Throughout all of that, one moment stood out to those who knew Bland best. Less than a day after he had been removed at Humboldt, two of his assistant coaches resigned in a show of support for their leader.
“That’s the kind of support he had,” said John Bland. “It was amazing.”
A fulfilling legacy
That move spoke to Bland’s invaluable impact, and no one felt that more than his children. The longest-reaching piece of his father’s coaching tree, John Bland played for his dad at Farragut before continuing his football career at Arkansas under Ken Hatfield.
“People would ask me how it was to play for my dad,” he said with a smile. “He would be even harder on me because he knew he could be, but I didn’t think of it that way. I got the best of both worlds, having him as a coach in practice but getting a little more at the house, too. So I had an advantage and a blessing in being his player and his son.”

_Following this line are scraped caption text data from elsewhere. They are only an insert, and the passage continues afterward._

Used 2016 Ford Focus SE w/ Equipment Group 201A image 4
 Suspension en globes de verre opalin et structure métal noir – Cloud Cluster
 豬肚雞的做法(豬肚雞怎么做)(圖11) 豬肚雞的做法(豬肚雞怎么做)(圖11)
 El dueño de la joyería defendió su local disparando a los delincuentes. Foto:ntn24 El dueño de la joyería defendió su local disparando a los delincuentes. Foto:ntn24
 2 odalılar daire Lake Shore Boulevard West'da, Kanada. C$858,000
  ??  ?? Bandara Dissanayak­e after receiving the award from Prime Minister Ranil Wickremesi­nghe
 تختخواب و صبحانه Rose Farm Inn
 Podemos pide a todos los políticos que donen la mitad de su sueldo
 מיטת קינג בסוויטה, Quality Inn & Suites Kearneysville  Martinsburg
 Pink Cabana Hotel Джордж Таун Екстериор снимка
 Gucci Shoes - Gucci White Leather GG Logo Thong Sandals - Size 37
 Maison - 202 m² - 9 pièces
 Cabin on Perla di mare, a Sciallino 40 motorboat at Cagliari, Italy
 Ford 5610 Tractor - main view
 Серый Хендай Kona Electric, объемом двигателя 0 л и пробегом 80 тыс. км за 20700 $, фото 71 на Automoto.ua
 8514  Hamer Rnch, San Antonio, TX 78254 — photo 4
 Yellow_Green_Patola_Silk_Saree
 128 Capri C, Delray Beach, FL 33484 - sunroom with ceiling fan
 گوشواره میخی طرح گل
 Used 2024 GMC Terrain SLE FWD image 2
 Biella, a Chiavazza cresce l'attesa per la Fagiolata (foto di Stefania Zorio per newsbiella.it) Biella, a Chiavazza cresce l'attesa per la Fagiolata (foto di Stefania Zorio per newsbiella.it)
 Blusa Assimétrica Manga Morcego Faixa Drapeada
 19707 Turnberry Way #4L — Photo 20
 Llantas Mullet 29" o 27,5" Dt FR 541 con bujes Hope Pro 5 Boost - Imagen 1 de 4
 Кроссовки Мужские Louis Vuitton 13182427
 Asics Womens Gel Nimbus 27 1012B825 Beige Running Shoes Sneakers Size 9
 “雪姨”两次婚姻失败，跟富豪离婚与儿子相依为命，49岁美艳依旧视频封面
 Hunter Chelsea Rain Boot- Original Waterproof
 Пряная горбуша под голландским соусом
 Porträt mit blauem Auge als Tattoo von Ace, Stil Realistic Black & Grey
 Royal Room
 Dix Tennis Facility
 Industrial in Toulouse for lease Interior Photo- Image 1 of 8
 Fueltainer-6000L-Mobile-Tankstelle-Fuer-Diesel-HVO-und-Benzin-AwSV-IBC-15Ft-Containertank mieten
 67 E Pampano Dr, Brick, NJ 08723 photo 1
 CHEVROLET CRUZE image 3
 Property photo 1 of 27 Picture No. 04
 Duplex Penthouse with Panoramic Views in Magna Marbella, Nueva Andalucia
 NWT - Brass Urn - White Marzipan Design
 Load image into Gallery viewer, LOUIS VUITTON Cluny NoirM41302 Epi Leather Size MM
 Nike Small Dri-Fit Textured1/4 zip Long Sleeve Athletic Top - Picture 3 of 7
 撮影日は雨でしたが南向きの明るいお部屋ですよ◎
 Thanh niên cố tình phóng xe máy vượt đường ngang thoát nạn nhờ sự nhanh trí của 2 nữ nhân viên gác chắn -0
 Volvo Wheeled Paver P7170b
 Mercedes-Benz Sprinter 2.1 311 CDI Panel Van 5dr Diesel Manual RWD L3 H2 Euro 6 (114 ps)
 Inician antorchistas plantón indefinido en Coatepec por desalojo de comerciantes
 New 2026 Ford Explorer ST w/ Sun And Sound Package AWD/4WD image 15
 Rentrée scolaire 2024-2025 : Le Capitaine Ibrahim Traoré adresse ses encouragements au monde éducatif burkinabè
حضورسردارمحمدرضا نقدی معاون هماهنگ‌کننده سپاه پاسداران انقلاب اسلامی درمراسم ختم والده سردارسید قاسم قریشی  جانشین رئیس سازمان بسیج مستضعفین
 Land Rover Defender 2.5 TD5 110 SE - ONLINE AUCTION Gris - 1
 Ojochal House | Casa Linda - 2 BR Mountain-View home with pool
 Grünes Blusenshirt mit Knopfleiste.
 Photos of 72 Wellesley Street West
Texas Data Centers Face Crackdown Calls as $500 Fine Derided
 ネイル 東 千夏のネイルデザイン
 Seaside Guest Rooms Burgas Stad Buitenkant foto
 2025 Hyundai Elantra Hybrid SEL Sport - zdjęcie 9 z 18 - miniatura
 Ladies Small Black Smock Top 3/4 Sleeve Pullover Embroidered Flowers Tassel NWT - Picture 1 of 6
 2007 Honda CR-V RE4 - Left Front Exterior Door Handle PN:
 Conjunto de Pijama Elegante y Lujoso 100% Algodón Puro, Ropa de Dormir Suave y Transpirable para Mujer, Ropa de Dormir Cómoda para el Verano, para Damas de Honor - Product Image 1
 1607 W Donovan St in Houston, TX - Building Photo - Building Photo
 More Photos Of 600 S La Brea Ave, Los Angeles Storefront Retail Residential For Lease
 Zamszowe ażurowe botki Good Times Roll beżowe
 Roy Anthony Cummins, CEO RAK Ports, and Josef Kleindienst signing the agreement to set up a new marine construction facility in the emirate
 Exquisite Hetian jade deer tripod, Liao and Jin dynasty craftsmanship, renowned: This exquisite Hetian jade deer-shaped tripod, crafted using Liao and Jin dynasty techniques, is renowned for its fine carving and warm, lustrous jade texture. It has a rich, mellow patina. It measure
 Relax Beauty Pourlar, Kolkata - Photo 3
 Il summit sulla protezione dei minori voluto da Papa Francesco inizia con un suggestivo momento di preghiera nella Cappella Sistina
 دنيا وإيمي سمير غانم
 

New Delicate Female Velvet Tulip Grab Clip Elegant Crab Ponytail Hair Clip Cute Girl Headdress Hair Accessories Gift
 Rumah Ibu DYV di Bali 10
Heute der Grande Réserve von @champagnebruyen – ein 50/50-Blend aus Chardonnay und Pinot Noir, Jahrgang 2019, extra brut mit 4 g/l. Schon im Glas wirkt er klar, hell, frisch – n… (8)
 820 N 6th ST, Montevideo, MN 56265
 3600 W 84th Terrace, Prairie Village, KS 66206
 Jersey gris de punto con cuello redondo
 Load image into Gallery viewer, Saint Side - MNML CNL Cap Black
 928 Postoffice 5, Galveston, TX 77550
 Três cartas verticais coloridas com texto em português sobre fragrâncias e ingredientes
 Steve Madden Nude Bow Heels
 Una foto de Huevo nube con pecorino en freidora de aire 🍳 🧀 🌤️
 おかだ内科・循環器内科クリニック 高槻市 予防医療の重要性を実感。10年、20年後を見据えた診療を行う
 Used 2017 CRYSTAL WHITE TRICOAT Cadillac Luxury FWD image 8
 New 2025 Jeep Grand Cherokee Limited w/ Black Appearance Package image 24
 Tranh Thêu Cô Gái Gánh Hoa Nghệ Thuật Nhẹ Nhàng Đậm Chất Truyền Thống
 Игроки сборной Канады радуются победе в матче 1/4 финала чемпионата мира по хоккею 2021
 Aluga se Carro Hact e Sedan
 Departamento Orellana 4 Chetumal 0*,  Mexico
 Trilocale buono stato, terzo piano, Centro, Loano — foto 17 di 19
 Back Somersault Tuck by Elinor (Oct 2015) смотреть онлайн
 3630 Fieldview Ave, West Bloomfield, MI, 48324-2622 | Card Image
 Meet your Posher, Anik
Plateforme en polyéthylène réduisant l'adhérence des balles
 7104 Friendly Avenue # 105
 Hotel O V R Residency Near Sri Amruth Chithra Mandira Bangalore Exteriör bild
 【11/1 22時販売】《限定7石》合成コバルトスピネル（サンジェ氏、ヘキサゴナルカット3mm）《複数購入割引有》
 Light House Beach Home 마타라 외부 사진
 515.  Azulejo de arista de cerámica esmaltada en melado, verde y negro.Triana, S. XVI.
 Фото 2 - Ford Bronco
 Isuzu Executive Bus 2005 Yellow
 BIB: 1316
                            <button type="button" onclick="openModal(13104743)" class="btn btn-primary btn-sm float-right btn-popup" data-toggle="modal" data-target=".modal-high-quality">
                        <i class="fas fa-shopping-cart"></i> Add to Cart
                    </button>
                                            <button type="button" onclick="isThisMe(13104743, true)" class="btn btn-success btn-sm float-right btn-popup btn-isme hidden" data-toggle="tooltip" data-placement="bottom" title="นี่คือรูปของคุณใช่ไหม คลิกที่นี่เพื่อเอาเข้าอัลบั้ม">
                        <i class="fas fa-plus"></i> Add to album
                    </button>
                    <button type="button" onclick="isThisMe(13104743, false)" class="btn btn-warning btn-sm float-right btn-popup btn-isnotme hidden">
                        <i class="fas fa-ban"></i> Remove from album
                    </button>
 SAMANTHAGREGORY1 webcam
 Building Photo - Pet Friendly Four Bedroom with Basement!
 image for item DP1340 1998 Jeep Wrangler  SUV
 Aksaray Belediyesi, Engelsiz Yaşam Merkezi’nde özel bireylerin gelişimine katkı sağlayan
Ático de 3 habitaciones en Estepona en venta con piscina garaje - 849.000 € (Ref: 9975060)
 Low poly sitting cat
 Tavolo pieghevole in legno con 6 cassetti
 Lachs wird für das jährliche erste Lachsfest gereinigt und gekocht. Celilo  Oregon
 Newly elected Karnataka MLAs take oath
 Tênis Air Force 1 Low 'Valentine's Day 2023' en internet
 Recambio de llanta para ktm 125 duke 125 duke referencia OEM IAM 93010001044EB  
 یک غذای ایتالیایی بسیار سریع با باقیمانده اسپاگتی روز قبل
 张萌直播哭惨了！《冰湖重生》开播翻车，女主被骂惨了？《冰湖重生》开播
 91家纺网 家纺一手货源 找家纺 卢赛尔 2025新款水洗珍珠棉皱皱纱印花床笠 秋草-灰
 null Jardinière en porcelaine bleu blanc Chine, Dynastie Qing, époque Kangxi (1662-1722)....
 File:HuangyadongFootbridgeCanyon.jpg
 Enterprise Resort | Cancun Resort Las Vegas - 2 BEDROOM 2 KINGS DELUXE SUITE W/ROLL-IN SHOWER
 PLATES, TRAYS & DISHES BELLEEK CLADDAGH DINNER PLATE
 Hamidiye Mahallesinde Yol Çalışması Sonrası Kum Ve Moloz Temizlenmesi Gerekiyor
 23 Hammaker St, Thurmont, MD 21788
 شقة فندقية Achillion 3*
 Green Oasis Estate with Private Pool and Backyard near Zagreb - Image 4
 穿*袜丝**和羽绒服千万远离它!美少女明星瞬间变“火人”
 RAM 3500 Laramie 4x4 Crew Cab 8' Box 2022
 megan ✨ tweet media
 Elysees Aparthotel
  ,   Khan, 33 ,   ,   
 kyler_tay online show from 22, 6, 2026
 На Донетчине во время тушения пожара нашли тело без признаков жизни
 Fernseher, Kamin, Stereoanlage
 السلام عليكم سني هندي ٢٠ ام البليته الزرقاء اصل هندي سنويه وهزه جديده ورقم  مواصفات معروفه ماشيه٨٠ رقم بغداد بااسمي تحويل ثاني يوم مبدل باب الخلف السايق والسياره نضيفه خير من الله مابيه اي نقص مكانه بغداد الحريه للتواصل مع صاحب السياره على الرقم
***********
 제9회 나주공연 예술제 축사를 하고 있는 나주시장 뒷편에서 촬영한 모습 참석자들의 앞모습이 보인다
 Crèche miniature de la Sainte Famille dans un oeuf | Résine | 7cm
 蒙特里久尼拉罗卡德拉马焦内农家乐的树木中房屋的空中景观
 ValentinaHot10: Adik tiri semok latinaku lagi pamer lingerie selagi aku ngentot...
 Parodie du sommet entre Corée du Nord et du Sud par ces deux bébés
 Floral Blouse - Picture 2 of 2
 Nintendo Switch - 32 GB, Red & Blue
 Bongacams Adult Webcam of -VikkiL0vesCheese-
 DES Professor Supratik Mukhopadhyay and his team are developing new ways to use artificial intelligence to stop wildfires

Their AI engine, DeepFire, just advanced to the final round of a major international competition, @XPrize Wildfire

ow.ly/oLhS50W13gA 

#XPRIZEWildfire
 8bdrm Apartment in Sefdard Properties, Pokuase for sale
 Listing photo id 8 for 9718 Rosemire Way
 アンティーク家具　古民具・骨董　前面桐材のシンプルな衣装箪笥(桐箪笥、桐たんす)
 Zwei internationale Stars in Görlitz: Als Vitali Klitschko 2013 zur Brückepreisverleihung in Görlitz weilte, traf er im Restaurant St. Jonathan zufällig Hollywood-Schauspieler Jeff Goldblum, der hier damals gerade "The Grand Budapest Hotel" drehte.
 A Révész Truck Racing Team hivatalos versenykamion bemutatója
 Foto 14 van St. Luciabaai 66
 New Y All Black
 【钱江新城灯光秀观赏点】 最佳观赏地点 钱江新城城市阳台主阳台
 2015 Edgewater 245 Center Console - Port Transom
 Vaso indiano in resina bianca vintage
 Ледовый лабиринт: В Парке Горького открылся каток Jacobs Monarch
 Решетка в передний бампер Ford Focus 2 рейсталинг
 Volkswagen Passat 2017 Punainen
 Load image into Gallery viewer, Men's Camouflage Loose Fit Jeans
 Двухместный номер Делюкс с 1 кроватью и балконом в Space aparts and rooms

That blessing flowed into John’s own coaching career, as he worked as a graduate assistant under Pat Dye at Auburn. Like his dad, John Bland worked at multiple institutions before landing at Catholic in Little Rock.
Given his output at FHS, John was named to the Farragut High School Hall of Fame in 2019. His dad was no stranger to such honors, having been named to the Halls of Fame in Madison County and at Covington High. But the Farragut one specifically was special.
“I felt like I was representing him and my brother,” John Bland said. “It was really all three of us with the Bland name being recognized in a lot of good ways. He really made an impact there.”
That impact resonated this past August, as father and son returned to Farragut for a memorable reunion with hordes of former Admirals.
“When he got there, we barely got him to sit down because so many people stopped him to talk,” John said. “He held court at that reunion, and it showed how much he loved his players and treated them right.”
Forty-five years after that first meeting at FHS, Bland once again found a way to shock his Admirals. Except this time, instead of telling them how soft they were, he regaled them with stories of everything they accomplished together.
“He was every bit as intense as he ever was,” Farmer said. “He was telling stories, and everybody sat around like kids with their mouths open listening. He still had that influence.“
“We had some good times and some good players,” John added. “He sure loved it, and the kids loved him, too.”